* [Assigned task]
Among the entries below, extract exactly the lines that run from the one with "New Zealand, site EFH_HCAME04, 2020-12-12" through the one with "common name: large-antlered muntjac", both ends included.

** Opening Material provided block **

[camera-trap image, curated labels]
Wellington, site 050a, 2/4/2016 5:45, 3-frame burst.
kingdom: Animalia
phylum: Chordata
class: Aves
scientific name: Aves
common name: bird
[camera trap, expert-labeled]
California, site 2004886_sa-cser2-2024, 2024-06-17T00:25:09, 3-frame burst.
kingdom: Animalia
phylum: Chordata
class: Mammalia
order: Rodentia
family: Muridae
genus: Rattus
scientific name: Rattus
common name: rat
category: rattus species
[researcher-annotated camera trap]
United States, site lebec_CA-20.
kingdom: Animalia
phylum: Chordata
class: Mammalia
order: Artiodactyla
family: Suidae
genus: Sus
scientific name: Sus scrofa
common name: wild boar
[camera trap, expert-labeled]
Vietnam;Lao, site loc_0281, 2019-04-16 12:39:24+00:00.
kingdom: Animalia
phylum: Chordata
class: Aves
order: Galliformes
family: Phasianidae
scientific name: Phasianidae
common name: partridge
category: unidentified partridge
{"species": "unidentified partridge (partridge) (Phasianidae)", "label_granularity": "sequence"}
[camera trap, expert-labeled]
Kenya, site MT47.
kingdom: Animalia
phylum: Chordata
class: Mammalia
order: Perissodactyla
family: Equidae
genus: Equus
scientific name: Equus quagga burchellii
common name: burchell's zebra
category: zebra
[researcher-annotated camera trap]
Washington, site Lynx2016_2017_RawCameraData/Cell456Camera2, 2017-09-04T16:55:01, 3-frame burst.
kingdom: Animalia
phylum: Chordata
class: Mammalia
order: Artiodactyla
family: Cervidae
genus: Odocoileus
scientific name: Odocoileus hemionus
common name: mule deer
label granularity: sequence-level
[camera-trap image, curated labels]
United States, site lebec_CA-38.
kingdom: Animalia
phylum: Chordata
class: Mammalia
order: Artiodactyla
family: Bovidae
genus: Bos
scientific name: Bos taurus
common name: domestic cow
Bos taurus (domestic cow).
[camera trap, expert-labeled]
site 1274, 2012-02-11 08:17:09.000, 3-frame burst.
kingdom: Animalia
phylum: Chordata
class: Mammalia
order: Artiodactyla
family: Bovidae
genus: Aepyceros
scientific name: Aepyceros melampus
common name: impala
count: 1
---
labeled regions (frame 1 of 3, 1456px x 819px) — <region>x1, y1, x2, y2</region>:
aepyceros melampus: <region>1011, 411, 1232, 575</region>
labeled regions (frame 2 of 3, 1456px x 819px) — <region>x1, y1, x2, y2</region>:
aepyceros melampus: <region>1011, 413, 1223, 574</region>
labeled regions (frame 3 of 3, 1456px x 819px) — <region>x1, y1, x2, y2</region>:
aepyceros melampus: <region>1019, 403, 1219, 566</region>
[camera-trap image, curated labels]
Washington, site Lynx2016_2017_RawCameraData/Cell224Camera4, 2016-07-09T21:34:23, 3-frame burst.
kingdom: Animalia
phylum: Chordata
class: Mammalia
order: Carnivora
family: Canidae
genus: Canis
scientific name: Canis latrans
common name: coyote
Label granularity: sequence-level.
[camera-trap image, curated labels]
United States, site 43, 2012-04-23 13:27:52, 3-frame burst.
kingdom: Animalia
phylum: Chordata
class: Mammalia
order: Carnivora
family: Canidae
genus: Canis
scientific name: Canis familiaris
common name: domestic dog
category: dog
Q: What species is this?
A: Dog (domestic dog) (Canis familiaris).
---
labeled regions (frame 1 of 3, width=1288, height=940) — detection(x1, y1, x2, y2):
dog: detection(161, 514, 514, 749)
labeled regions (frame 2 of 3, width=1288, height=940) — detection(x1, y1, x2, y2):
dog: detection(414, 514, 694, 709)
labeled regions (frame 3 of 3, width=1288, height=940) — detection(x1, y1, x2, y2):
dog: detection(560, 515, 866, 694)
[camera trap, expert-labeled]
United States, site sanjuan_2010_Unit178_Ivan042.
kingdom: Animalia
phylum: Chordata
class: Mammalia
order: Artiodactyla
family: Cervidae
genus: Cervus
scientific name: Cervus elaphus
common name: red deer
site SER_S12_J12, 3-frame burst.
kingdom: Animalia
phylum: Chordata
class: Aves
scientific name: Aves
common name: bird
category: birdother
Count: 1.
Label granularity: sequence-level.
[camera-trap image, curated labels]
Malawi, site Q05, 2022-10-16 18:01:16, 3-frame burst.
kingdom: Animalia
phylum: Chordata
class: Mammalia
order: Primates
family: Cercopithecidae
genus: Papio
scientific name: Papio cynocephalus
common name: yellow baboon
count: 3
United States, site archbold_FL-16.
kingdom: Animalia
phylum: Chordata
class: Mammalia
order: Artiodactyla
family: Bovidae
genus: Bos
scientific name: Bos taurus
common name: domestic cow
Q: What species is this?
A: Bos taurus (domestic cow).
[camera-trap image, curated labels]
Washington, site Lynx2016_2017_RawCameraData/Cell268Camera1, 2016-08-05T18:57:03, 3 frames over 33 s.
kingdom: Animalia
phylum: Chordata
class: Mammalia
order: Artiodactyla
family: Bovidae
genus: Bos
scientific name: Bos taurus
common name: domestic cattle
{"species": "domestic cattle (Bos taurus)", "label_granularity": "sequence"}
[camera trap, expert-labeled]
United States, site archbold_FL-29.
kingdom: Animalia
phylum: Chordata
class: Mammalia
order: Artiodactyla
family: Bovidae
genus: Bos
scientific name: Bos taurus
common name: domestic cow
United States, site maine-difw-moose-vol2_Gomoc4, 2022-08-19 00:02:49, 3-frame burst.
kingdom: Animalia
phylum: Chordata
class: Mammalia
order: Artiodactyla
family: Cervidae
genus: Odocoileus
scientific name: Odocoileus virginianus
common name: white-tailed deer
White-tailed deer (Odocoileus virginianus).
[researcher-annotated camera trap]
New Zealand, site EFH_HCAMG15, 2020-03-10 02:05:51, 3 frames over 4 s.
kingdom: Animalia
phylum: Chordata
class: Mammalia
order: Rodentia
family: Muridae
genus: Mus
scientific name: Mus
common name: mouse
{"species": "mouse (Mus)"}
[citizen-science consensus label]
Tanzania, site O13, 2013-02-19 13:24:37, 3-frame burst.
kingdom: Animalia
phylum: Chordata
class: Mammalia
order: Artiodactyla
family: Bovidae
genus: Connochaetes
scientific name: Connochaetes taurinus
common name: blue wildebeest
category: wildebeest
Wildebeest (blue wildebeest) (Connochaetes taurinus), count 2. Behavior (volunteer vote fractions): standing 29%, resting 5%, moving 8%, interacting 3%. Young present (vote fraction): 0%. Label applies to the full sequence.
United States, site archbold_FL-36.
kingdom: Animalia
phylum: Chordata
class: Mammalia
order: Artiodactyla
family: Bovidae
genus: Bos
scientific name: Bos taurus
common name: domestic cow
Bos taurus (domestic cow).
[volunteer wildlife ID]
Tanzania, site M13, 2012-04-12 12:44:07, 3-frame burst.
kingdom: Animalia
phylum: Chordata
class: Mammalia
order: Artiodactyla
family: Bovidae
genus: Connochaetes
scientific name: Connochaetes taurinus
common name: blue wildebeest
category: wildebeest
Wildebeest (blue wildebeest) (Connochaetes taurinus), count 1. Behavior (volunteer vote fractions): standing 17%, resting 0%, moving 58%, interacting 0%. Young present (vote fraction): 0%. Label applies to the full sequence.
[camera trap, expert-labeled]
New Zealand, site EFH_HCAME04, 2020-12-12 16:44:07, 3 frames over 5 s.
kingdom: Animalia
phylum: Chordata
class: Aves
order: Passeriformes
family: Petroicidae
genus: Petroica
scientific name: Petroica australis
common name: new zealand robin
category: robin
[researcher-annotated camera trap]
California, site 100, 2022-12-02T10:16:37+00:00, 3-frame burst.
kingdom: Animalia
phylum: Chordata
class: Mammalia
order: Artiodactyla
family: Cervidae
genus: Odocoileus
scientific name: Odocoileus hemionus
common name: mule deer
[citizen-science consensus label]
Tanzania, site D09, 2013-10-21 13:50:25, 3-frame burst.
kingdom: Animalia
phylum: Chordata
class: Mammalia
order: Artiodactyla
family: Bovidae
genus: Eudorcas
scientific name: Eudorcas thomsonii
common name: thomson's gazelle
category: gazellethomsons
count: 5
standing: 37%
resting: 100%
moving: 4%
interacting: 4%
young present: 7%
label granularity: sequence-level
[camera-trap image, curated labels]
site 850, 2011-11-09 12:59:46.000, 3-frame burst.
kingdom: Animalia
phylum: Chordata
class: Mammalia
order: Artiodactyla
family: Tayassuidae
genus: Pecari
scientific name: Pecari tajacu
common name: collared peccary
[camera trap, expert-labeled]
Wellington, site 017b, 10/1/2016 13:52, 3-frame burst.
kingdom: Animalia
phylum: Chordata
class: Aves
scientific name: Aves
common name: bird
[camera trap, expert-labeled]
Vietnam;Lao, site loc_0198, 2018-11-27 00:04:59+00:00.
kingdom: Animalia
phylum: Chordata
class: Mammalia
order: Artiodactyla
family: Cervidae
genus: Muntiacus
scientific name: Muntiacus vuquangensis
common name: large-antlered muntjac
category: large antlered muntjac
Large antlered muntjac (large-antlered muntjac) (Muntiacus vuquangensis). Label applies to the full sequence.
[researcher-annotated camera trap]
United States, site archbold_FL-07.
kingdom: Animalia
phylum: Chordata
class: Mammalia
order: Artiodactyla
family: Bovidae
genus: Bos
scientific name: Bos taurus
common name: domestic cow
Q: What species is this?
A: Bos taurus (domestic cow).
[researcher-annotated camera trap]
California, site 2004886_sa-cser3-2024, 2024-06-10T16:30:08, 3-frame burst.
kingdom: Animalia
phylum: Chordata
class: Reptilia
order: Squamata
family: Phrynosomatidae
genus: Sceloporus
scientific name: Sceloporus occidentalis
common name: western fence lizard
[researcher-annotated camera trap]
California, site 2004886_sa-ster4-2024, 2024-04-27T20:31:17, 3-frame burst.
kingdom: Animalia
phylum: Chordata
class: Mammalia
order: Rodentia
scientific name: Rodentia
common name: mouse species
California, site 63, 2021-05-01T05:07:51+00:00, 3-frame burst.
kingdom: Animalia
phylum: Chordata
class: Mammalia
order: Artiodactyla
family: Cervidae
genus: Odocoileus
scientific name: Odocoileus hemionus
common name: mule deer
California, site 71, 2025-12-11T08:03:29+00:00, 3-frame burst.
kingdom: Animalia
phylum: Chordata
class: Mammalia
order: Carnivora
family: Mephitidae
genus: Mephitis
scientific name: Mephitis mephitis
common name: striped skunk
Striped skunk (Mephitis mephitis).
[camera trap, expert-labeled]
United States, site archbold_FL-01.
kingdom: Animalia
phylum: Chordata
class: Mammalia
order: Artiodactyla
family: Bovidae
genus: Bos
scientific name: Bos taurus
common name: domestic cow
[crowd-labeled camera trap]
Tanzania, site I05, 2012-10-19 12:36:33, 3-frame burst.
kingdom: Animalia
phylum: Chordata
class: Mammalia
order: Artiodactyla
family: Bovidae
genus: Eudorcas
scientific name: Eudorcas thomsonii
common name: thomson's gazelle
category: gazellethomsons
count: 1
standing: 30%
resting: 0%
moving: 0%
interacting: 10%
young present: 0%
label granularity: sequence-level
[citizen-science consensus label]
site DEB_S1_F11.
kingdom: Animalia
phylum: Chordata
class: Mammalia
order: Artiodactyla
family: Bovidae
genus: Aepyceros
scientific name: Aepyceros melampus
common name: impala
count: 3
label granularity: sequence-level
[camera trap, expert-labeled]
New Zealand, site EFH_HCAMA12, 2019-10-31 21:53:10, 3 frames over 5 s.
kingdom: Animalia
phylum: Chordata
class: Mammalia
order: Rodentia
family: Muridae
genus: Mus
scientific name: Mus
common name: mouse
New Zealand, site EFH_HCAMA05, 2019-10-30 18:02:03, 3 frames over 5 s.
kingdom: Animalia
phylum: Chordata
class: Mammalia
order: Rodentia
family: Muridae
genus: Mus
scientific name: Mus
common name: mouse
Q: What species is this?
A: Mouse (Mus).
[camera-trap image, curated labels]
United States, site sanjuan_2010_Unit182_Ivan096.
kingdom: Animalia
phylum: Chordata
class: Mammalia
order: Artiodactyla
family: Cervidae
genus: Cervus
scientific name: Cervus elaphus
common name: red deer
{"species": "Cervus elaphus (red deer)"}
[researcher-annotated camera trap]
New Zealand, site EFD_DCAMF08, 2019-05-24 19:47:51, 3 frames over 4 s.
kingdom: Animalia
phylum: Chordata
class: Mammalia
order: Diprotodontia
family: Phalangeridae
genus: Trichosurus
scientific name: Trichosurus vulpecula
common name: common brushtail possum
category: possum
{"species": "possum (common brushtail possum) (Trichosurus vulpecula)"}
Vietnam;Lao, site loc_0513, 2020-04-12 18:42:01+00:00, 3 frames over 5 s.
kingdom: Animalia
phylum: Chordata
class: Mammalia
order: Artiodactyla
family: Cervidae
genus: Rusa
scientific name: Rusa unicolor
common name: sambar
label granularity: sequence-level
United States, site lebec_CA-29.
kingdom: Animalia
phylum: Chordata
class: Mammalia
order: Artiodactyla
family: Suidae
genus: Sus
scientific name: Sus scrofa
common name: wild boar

** Closing Material provided block **

* [Solution for this exercise]
New Zealand, site EFH_HCAME04, 2020-12-12 16:44:07, 3 frames over 5 s.
kingdom: Animalia
phylum: Chordata
class: Aves
order: Passeriformes
family: Petroicidae
genus: Petroica
scientific name: Petroica australis
common name: new zealand robin
category: robin
[researcher-annotated camera trap]
California, site 100, 2022-12-02T10:16:37+00:00, 3-frame burst.
kingdom: Animalia
phylum: Chordata
class: Mammalia
order: Artiodactyla
family: Cervidae
genus: Odocoileus
scientific name: Odocoileus hemionus
common name: mule deer
[citizen-science consensus label]
Tanzania, site D09, 2013-10-21 13:50:25, 3-frame burst.
kingdom: Animalia
phylum: Chordata
class: Mammalia
order: Artiodactyla
family: Bovidae
genus: Eudorcas
scientific name: Eudorcas thomsonii
common name: thomson's gazelle
category: gazellethomsons
count: 5
standing: 37%
resting: 100%
moving: 4%
interacting: 4%
young present: 7%
label granularity: sequence-level
[camera-trap image, curated labels]
site 850, 2011-11-09 12:59:46.000, 3-frame burst.
kingdom: Animalia
phylum: Chordata
class: Mammalia
order: Artiodactyla
family: Tayassuidae
genus: Pecari
scientific name: Pecari tajacu
common name: collared peccary
[camera trap, expert-labeled]
Wellington, site 017b, 10/1/2016 13:52, 3-frame burst.
kingdom: Animalia
phylum: Chordata
class: Aves
scientific name: Aves
common name: bird
[camera trap, expert-labeled]
Vietnam;Lao, site loc_0198, 2018-11-27 00:04:59+00:00.
kingdom: Animalia
phylum: Chordata
class: Mammalia
order: Artiodactyla
family: Cervidae
genus: Muntiacus
scientific name: Muntiacus vuquangensis
common name: large-antlered muntjac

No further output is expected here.